§ THE INPUT
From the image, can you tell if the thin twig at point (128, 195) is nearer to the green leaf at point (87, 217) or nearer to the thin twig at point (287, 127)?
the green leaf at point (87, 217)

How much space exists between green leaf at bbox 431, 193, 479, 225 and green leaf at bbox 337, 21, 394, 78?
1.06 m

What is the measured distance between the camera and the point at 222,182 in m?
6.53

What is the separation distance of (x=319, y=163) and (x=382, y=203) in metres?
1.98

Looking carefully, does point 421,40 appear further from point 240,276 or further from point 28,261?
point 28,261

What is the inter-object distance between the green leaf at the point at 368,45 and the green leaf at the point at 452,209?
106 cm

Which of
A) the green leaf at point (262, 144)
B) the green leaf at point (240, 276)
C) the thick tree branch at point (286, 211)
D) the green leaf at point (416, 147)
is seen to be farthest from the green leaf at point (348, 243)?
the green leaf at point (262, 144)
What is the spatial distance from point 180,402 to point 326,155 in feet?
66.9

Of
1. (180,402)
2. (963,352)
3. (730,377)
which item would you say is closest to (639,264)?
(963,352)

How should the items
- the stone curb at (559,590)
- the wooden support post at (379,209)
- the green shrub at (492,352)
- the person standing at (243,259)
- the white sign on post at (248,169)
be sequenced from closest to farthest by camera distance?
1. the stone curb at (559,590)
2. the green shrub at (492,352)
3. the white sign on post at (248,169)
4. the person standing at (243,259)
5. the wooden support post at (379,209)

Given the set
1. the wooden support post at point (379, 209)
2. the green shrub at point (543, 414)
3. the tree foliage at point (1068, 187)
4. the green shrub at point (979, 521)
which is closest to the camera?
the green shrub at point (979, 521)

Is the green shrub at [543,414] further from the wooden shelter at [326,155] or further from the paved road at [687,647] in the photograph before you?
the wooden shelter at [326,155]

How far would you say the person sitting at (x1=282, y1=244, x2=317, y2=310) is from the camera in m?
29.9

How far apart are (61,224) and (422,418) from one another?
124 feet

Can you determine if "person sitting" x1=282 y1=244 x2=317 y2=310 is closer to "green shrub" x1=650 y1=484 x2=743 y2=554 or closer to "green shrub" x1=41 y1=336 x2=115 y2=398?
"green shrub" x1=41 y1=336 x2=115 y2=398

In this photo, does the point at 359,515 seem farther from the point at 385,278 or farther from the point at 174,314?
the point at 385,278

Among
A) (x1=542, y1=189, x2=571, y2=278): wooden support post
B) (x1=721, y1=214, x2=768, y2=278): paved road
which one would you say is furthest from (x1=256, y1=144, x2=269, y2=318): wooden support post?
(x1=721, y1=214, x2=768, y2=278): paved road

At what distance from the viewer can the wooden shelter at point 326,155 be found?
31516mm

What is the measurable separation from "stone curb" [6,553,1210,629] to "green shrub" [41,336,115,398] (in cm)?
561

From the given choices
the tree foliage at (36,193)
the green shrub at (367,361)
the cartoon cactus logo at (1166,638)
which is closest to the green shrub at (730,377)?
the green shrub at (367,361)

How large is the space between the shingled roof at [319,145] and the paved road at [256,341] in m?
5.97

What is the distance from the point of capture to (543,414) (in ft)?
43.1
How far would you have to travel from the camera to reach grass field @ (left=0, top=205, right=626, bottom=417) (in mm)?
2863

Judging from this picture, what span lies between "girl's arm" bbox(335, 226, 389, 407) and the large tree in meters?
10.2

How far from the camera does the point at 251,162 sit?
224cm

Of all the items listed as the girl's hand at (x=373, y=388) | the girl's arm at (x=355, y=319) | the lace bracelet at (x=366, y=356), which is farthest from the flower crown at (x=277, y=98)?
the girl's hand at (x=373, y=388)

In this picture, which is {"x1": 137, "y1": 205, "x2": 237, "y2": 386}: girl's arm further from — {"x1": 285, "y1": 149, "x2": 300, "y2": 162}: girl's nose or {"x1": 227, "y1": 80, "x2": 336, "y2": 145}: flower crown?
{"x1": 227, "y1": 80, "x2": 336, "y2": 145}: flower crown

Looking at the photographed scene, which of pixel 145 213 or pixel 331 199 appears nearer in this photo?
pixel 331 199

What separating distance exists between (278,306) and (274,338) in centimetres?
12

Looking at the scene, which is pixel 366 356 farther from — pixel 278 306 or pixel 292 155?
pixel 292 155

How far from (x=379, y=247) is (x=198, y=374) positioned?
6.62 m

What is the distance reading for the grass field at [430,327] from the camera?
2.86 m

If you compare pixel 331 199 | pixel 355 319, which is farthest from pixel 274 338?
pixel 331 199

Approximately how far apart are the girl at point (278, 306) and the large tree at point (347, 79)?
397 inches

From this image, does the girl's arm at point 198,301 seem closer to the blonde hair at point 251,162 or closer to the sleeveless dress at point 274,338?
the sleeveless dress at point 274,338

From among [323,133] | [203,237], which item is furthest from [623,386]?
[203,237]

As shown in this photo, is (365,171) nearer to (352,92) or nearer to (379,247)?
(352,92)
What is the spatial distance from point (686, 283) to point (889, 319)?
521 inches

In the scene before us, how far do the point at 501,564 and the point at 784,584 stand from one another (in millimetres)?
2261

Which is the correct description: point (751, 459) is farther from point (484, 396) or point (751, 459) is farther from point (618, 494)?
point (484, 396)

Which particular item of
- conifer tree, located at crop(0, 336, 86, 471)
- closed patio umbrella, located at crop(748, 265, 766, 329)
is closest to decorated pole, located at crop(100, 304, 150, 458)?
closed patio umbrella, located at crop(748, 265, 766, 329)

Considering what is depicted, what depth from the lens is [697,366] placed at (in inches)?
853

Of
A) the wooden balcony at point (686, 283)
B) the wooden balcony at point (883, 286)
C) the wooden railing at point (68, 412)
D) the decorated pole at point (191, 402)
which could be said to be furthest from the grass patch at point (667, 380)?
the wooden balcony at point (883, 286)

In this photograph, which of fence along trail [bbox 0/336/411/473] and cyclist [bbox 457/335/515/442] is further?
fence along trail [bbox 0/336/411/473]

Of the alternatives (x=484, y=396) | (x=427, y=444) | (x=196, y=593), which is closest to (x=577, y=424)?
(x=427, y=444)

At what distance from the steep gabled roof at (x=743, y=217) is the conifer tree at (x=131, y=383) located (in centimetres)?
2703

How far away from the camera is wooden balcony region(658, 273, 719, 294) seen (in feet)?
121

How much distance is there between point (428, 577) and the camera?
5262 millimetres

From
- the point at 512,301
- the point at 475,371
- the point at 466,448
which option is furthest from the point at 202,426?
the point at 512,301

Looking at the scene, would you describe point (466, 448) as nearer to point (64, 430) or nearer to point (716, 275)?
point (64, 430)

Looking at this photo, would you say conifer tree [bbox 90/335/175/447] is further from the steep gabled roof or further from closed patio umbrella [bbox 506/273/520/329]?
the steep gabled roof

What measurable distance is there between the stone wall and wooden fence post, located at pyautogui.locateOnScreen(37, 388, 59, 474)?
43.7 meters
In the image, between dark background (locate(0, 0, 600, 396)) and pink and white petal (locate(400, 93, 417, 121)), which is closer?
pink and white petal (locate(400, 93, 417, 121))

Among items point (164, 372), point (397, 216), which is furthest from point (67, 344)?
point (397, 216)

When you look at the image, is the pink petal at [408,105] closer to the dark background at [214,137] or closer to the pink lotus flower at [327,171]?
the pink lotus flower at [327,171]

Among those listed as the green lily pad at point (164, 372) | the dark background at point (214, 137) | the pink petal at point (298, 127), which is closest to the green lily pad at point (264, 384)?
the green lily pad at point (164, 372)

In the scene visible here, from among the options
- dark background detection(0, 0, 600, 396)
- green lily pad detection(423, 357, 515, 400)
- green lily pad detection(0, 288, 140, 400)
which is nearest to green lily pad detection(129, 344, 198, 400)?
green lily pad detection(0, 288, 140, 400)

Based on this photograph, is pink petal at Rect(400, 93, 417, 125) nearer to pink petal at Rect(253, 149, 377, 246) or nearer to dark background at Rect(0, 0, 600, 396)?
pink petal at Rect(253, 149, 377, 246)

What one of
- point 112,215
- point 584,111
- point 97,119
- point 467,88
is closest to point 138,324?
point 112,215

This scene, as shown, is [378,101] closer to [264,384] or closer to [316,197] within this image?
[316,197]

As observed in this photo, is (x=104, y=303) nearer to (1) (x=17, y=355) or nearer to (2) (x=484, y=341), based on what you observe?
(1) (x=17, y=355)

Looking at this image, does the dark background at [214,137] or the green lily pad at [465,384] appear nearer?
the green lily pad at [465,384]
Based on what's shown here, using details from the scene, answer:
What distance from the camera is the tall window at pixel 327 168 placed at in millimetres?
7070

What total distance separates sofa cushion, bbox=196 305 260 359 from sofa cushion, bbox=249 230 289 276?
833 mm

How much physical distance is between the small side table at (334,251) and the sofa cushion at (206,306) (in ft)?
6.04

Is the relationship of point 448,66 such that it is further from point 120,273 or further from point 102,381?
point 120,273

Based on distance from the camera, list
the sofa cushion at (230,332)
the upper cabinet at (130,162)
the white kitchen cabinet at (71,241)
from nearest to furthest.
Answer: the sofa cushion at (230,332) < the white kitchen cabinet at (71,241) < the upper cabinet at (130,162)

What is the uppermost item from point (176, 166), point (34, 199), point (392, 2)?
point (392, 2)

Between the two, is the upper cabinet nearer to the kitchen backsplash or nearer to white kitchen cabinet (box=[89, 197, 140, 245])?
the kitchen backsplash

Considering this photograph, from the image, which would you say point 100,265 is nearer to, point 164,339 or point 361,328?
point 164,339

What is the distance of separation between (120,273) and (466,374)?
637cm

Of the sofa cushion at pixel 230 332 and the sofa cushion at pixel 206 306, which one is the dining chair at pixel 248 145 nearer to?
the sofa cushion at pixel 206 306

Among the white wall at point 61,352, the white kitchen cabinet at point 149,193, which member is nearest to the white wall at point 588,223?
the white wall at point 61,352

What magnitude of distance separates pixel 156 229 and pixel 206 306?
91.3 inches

§ EXERCISE GOAL
Print exactly the lines above, starting at the line that contains "Considering this photograph, from" and ending with the last line of the records, both included.

§ WRITTEN SOLUTION
Considering this photograph, from the image, which would you say point 100,265 is nearer to, point 164,339 or point 361,328?
point 164,339

What is the distance of separation between (120,273) and (466,374)?
637cm

Of the sofa cushion at pixel 230 332 and the sofa cushion at pixel 206 306, which one is the dining chair at pixel 248 145 nearer to?
the sofa cushion at pixel 206 306

Among the white wall at point 61,352, the white kitchen cabinet at point 149,193, which member is nearest to the white wall at point 588,223?
the white wall at point 61,352

What magnitude of distance separates pixel 156 229 and pixel 206 306?
91.3 inches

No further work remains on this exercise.